Copy the records below word for word, including every line and its punctuation.

____ RECORDS PROVIDED

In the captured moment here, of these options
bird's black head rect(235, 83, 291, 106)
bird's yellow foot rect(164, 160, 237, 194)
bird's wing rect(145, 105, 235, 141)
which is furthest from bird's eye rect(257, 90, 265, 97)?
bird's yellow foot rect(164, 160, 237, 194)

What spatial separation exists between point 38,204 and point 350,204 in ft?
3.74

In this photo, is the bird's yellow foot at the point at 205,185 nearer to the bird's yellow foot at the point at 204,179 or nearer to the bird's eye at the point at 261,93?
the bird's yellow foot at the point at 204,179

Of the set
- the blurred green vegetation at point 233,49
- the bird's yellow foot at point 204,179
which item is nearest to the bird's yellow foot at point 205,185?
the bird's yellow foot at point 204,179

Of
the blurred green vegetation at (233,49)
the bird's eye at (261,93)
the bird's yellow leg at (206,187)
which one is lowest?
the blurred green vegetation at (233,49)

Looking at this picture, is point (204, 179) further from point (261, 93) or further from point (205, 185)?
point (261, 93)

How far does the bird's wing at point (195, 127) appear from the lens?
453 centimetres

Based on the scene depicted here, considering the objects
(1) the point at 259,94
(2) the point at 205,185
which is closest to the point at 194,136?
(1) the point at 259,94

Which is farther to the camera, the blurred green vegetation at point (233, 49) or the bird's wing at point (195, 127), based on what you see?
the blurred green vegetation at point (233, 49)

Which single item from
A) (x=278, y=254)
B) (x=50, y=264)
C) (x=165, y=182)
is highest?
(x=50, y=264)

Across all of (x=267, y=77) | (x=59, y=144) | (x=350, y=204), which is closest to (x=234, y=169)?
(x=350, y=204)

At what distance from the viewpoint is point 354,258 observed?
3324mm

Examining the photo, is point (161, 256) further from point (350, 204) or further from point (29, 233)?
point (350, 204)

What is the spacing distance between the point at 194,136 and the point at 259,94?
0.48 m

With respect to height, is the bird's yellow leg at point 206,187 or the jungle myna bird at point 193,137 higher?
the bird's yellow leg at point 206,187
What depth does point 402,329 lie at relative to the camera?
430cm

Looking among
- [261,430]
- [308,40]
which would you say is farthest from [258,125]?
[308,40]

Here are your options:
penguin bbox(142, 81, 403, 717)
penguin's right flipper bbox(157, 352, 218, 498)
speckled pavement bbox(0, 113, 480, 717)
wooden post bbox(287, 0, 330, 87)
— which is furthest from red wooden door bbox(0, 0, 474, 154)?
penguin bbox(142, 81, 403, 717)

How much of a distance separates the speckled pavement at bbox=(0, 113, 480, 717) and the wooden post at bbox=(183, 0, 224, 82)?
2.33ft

________

--- SOLUTION ---
In the captured moment here, of these options
bird's black head rect(235, 83, 291, 106)
bird's yellow foot rect(164, 160, 237, 194)
bird's wing rect(145, 105, 235, 141)
which is furthest from bird's eye rect(257, 90, 265, 97)?
bird's yellow foot rect(164, 160, 237, 194)

What spatial separation exists between point 38,204 and point 350,204 in ft?
3.74

In this photo, is the bird's yellow foot at the point at 205,185 nearer to the bird's yellow foot at the point at 204,179 or nearer to the bird's eye at the point at 261,93?
the bird's yellow foot at the point at 204,179

Of the set
- the blurred green vegetation at point 233,49
- the bird's yellow foot at point 204,179
which item is nearest to the bird's yellow foot at point 205,185?
the bird's yellow foot at point 204,179

Of
the blurred green vegetation at (233,49)
the bird's eye at (261,93)
the bird's yellow leg at (206,187)
which one is lowest?
the blurred green vegetation at (233,49)

Looking at this picture, is point (204, 179) further from point (261, 93) or further from point (205, 185)?
point (261, 93)

How far does the bird's wing at point (195, 127) appear from the lens?
453 centimetres

Based on the scene depicted here, considering the objects
(1) the point at 259,94
(2) the point at 205,185
which is closest to the point at 194,136?
(1) the point at 259,94

Which is farther to the camera, the blurred green vegetation at point (233, 49) or the bird's wing at point (195, 127), based on what you see?
the blurred green vegetation at point (233, 49)

Which single item from
A) (x=278, y=254)
B) (x=50, y=264)
C) (x=165, y=182)
is highest?
(x=50, y=264)

Across all of (x=267, y=77) | (x=59, y=144) | (x=350, y=204), which is closest to (x=234, y=169)?
(x=350, y=204)

At what distance from the viewpoint is point 354,258 observed?
3324mm

Examining the photo, is point (161, 256) further from point (350, 204) or further from point (29, 233)?
point (350, 204)

What is the spacing distance between the point at 194,136 and the point at 259,94?
0.48 m

With respect to height, is the bird's yellow leg at point 206,187 or the jungle myna bird at point 193,137 higher?
the bird's yellow leg at point 206,187
What depth does point 402,329 lie at relative to the camera?
430cm

Looking among
- [261,430]
- [308,40]
which would you say is farthest from [258,125]?
[308,40]

Here are your options:
penguin bbox(142, 81, 403, 717)
penguin's right flipper bbox(157, 352, 218, 498)
speckled pavement bbox(0, 113, 480, 717)
wooden post bbox(287, 0, 330, 87)
— which is furthest from red wooden door bbox(0, 0, 474, 154)?
penguin bbox(142, 81, 403, 717)

How much of a distance separates the speckled pavement at bbox=(0, 113, 480, 717) and the wooden post at bbox=(183, 0, 224, 82)?
2.33ft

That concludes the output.